Primeiro longa do diretor holandês Willem Bosch imagina um além pop mas organizado, investindo na fantasia e no humor negro

Neusa Barbosa

Afterlife

  • Quando 17/10 às 20h (Espaço Itaú de Cinema - Augusta anexo 4); 19/10 às 15h (CCSP); 20/10 às 14h (Cinearte 2); 27/10 às 15h45 (Espaço Itaú de Cinema - Frei Caneca 4)
  • Onde 43ª Mostra Internacional de Cinema de SP
  • Elenco Sanaa Giwa, Romana Vrede, Gijs Scholten van Aschat, Jan-Paul Buijs
  • Produção Holanda, 2018
  • Direção Willem Bosch

Em tempos de tantos fundamentalismos, não é de pequena monta fazer um filme laico a respeito de temas tão carregados de uma aura mística quanto morte e reencarnação.

Esta é uma das façanhas do criativo “Afterlife”, longa de estreia do diretor e roteirista holandês Willem Bosch, cujo traço mais explícito de espiritualidade é imaginar que há um além depois da vida, onde não se vê qualquer sinal de divindade.

Este outro mundo, aliás, pode ser inquietantemente parecido com este nosso, dependendo de transporte e comandado por regras e funcionários burocráticos —como Martin (Jan-Paul Bruijs), que esconde asas de anjo sob um terno escuro quando visita a Terra e começa a observar a rotina de uma família, formada pela adolescente Sam (Sanaa Giwa), seus pais, Erik (Gijs Scholten van Aschat e Romana Vrede) e seus dois irmãozinhos menores.

Apesar de sua aparente bonomia, Martin não costuma ser portador de boas notícias e é melhor não comentar qual dessas pessoas é seu alvo.
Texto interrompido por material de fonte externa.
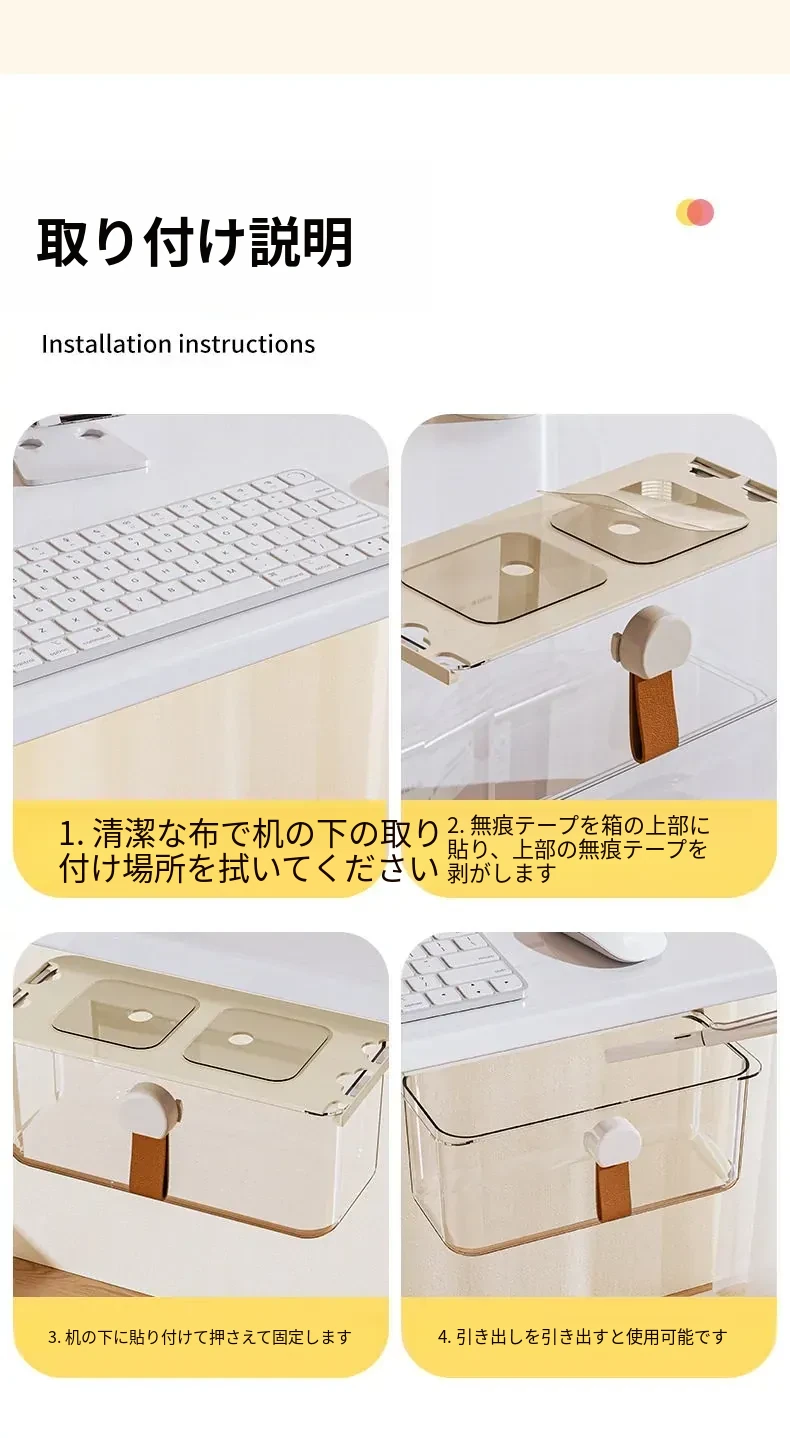 取り付け説明

Installation instructions

1. 清潔な布で机の下の取り付け場所を拭いてください

2. 無痕テープを箱の上部に貼り、上部の無痕テープを剥がします

3. 机の下に貼り付けて押さえて固定します

4. 引き出しを引き出すと使用可能です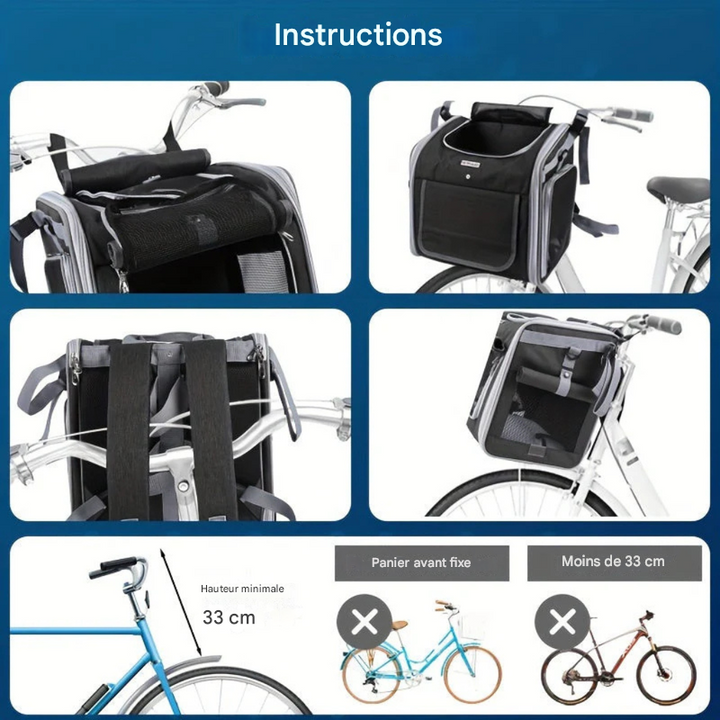 Instructions

Hauteur minimale
33 cm

Panier avant fixe

Moins de 33 cm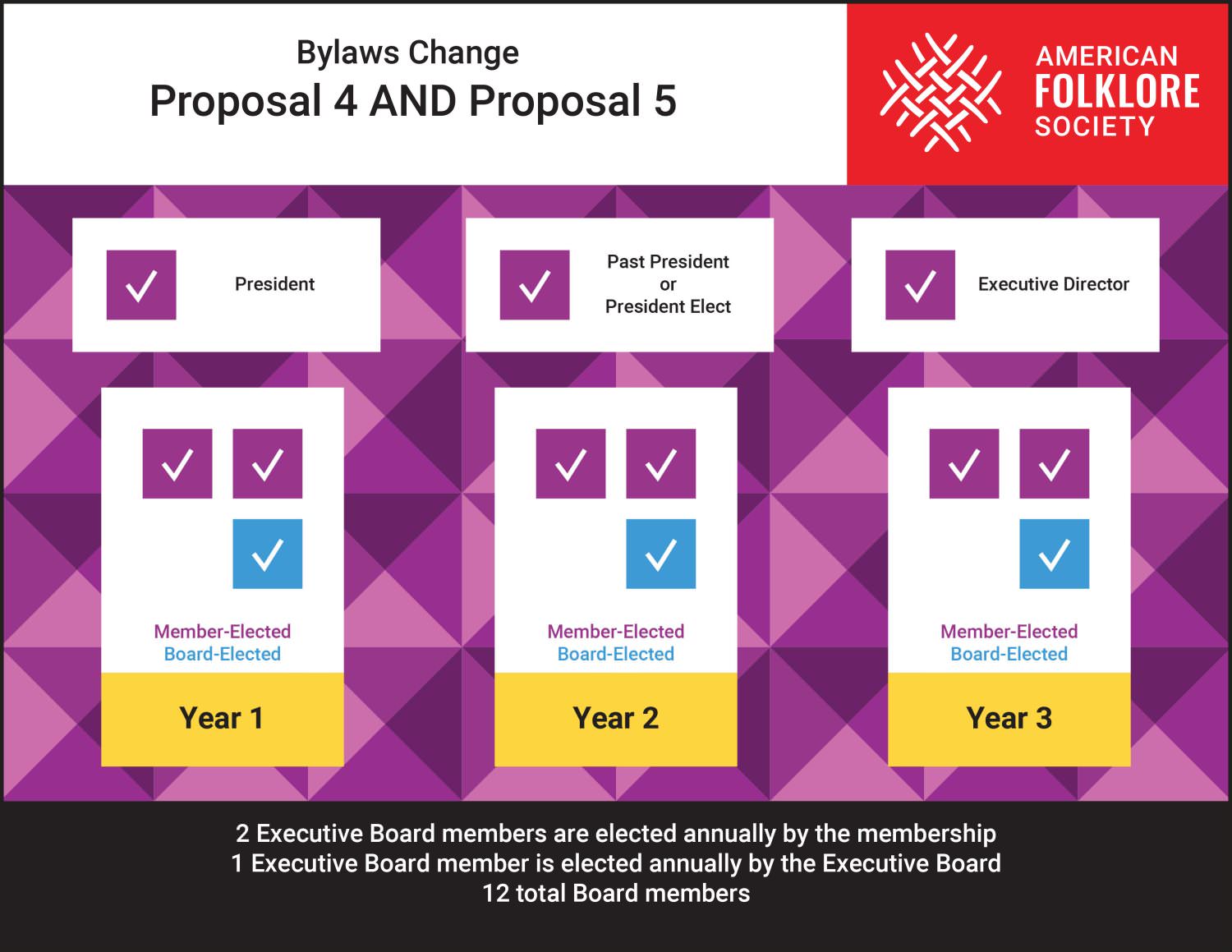 Bylaws Change
Proposal 4 AND Proposal 5

AMERICAN FOLKLORE SOCIETY

President

Past President or President Elect

Executive Director

Member-Elected
Board-Elected
Year 1

Member-Elected
Board-Elected
Year 2

Member-Elected
Board-Elected
Year 3

2 Executive Board members are elected annually by the membership
1 Executive Board member is elected annually by the Executive Board
12 total Board members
Mas pode-se garantir que o diretor de primeira viagem é hábil no manejo do humor negro, infiltrando ironia em situações dramáticas com potencial de encharcar pilhas de lenços em outras condições de tempo e temperatura, como perdas e separações. 

A pegada pop do desenho de produção de Elza Kroonenberg sustenta com brilho este clima geral de leveza, afastando-se de referências religiosas e também da gravidade de outros filmes que abordam o além - como o poético japonês “Depois da Vida”, de Hirokazu Kore-eda. 
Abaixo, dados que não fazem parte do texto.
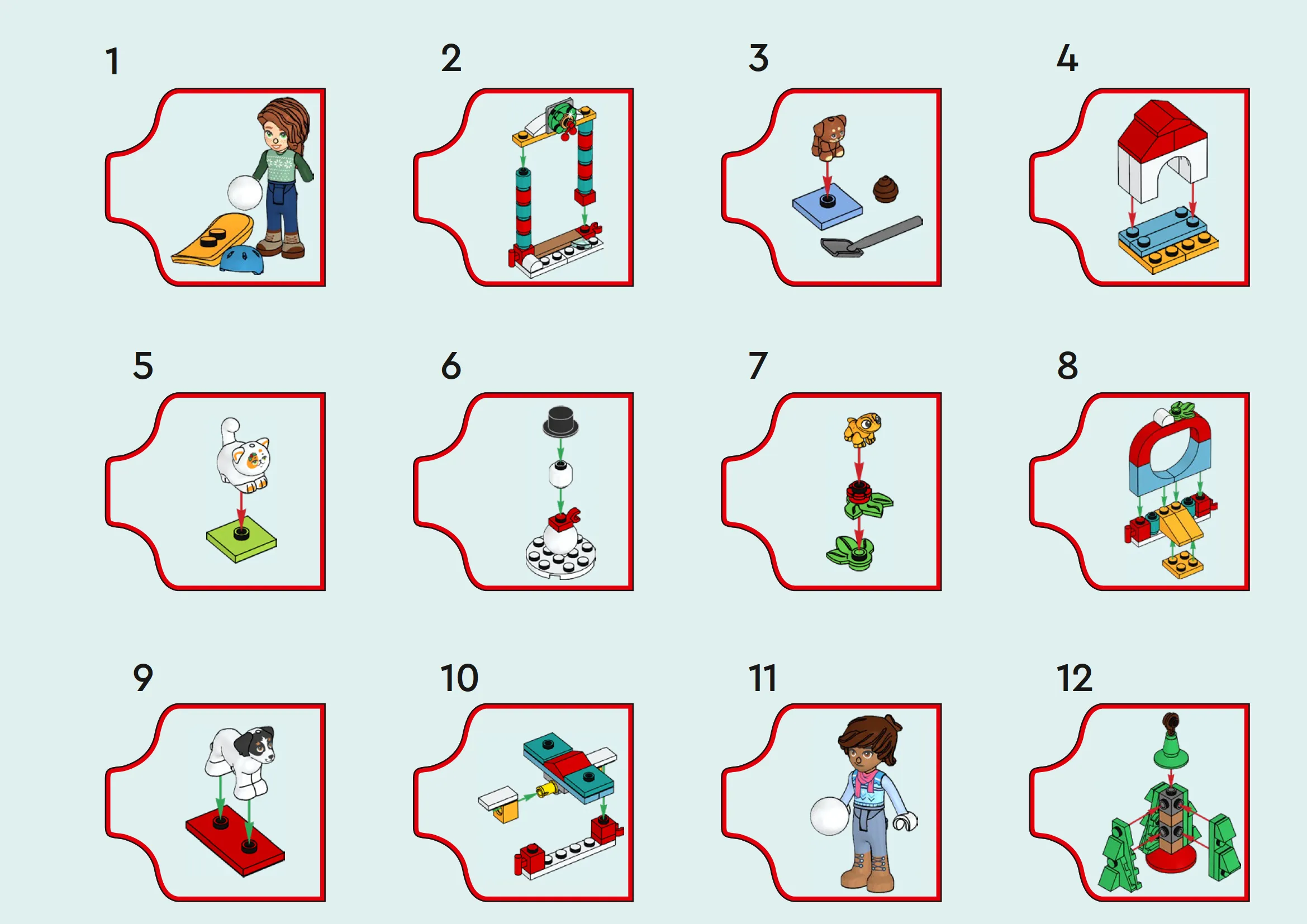 1

2

3

4

5

6

7

8

9

10

11

12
O tom geral de “Afterlife” aproxima-o bem mais de um Jim Jarmusch ao tratar de personagens fantásticos como os vampiros de “Amantes Eternos”. Roteirista experiente, principalmente em TV, Bosch também acerta nas nuances de um trio de personagens femininas muito marcantes e aguerridas —além de Sam e sua mãe, a amiga desta última, a imprevisível Joke (Ria Aimers). A riqueza das personalidades destas três, se comparadas aos personagens masculinos, permite imaginar que o diretor quis fazer um comentário sobre uma crise da masculinidade, A exceção, neste caso, é Martin— mas é anjo, então, tudo é possível.